Exercise details -
Rewrite the lines as a Markdown table with two columns, Row and Entry. Start at the line that contains "How far from the" and end after the line that contains "3. point (203, 206)", including both, numbering each line and omitting blank ones.

Data section -
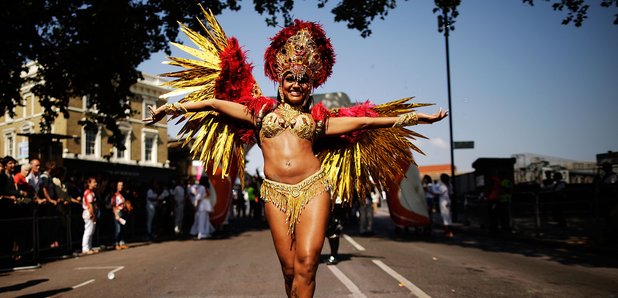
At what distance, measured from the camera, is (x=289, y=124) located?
4.18 m

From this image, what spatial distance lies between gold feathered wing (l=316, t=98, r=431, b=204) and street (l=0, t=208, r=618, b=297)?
173cm

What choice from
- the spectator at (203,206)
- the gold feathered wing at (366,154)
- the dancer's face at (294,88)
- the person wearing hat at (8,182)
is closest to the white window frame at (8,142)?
the spectator at (203,206)

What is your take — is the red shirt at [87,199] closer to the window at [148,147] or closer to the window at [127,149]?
the window at [127,149]

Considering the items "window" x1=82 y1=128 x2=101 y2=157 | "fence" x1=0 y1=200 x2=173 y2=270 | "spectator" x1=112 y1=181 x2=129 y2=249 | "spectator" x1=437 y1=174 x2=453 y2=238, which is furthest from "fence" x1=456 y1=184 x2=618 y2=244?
"window" x1=82 y1=128 x2=101 y2=157

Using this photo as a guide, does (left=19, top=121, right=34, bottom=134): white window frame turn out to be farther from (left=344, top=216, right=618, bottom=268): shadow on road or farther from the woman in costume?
the woman in costume

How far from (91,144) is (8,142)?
785 centimetres

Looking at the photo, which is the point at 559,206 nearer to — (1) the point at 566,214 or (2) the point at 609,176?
(1) the point at 566,214

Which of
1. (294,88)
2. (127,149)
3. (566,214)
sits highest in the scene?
(127,149)

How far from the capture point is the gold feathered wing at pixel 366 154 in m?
4.96

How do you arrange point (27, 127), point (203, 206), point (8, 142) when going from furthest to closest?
1. point (8, 142)
2. point (27, 127)
3. point (203, 206)

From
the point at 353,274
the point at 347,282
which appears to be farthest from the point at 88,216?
the point at 347,282

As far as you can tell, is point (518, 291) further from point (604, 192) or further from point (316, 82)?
point (604, 192)

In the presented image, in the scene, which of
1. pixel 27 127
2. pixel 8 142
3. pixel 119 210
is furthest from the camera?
pixel 8 142

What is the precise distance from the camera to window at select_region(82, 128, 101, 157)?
134ft
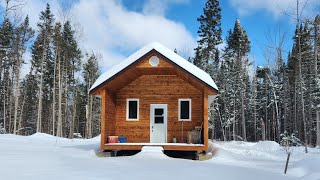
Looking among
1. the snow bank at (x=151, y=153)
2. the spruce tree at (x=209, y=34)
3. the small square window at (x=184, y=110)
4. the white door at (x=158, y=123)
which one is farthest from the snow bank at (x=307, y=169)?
the spruce tree at (x=209, y=34)

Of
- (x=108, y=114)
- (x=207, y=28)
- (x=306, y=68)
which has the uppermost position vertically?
(x=207, y=28)

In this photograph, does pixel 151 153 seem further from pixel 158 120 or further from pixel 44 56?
pixel 44 56

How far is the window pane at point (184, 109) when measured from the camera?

Result -
| Row | Entry |
|---|---|
| 1 | How far from the capture point is the gold feathered wing at pixel 366 154 in m? |
| 2 | 4.96 |
| 3 | How do you arrange point (27, 127), point (203, 206), point (8, 142) when going from furthest to closest? |
| 4 | 1. point (8, 142) |
| 5 | 2. point (27, 127) |
| 6 | 3. point (203, 206) |